- _WORK ORDER 1_:
In the blog post about daily blogging, what does the writer still put after a period?
- _WORK ORDER 2_:
Carry on the blog post about daily blogging past its final line.

- _SUPPLIED PASSAGE_:
★ ★ ★ ★ ★ ★ ★

Not only do I remember the days when magazines used to pay folks to write articles, I remember when newspapers where laid out on light tables and photos were edged with line tape. Having thoroughly dated myself, I want to say that I am not anti-technology. I recall my wondrous glee the first time I watched a page emerge fully formed from a printer instead of being hunted and pecked out of a typewriter. I’d be happy if I never uncapped another bottle of Wite-Out. But your formative experiences stay with you, which means I still put two spaces after a period. It’s too ingrained to change. I have to global replace when I’m done. Outside of a few links, I still think of the screen as funky-looking sheet of paper instead of exploiting the medium from what it can do. (For a better stated version of this argument, Craig Mod on Books in the Age of iPad.) So, I blog in order to understand 21st C media.

When I was writing monthly posts, I would come up with an idea, draft it, polish it, ask my writing buddies to read it, and send it off to be illustrated. Entire weeks would go by when I would not think of the blog. Life online wasn’t much different from life in the dead-tree world. That has changed with a daily blog. Now every event is a potential blog post. For example, a friend sent me a gift and I thought, Oh goody, I can get a blog post out of this. She’s a blogger also, so she understood.

I have become obsessed. If I am not fiddling with the day’s post or taking notes for future ones, I’m checking the site stats or wondering if I should add video. I have no idea where this is coming from. Until now I have been a firm proponent of Johnson’s adage that “No man but a blockhead ever wrote, except for money.” It remains to be see if this is enthusiasm for a new project or the start of a dangerous addiction.

To more experienced bloggers, how do you keep from disappearing into the vortex?

★ ★ ★ ★ ★ ★ ★

- _MATERIAL PROVIDED_:
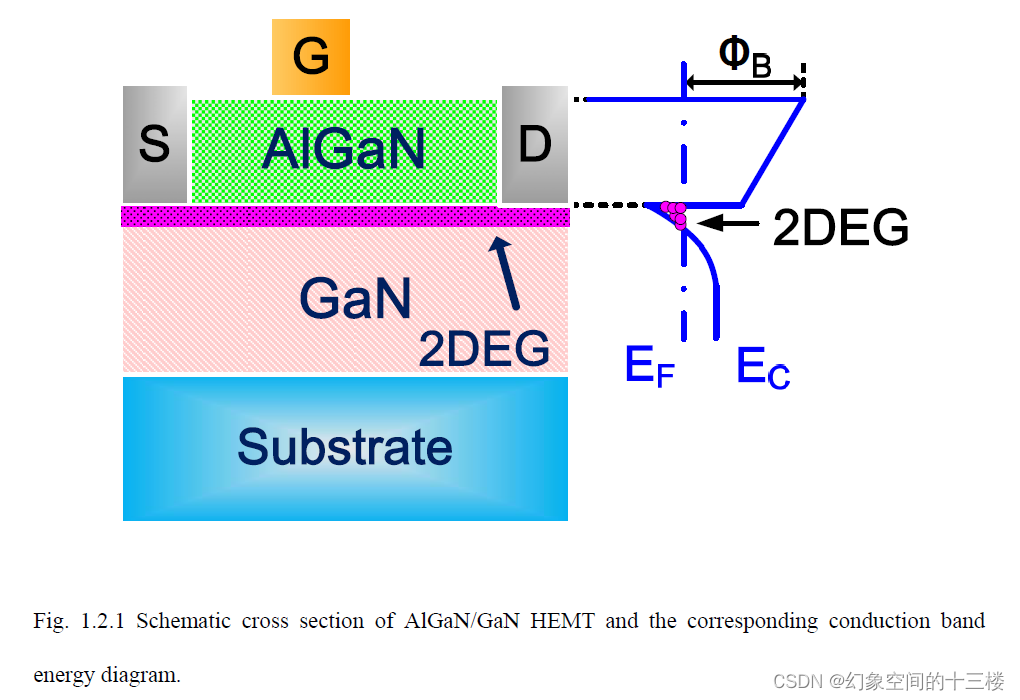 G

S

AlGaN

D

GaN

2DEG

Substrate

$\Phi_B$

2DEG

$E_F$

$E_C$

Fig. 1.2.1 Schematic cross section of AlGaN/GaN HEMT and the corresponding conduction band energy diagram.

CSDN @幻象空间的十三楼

★ ★ ★ ★ ★ ★ ★

- _EXERCISE OUTPUT 1_:
Two spaces.

- _EXERCISE OUTPUT 2_:
Categories: Barn Life, Blogging, Horse Behavior, Horses

3 replies »

  1. First and foremost, I blog for myself. My horse blog is really just a different form of my old training journal, which I keep to see where I’m going and where I’ve been. I decided to write my riding stuff in blog form because I thought maybe others would be inclined to offer suggestions or support. So far I haven’t gotten a whole lot of response, but that’s OK. Like I said, I’m doing this for me, not to please an audience.

    My photo blog started out that way too, but it eventually got enough of a following that for awhile I kind of stressed about posting. I blogged a photo a day for 6 months and then backed off a little because it was getting to be too much pressure. (And yes, I’m a perfectionist.) This year the seasons didn’t cooperate and the light has been awful, so I’m not out shooting as much as I was the year prior. I do get a little bugged sometimes when I think too many days have passed between posts, but then I remind myself that I’m doing this for fun and experience, not to drum up business.

    From what I can tell, the best way to get (and keep) people’s interest is to be interested in what other bloggers (of similar interest) are doing. It’s kind of reciprocal thing. I also find that bloggers who make a genuine effort to respond to their reader’s comments keep their readers coming back. That doesn’t mean they have to reply to every single comment, but every now and then it’s nice to know they’re reading their comments and care about what’s being said to them. It is, after all, a written dialogue and if it becomes one sided, people will bail. I follow a couple of blogs (equine & photography) that are pretty informative, but the authors never respond to ANY comments. Unfortunately, I know I’ll probably just move on eventually. Authors that act like they’re unapproachable aren’t going to get much of my time or energy.

    • What are your links? Apologies if we have met (live or virtual), but I can’t figure out who you are from your alias. Did you know that if you click on a gravatar, you go thru to the person’s page? Just when I think I’m getting ahead of this.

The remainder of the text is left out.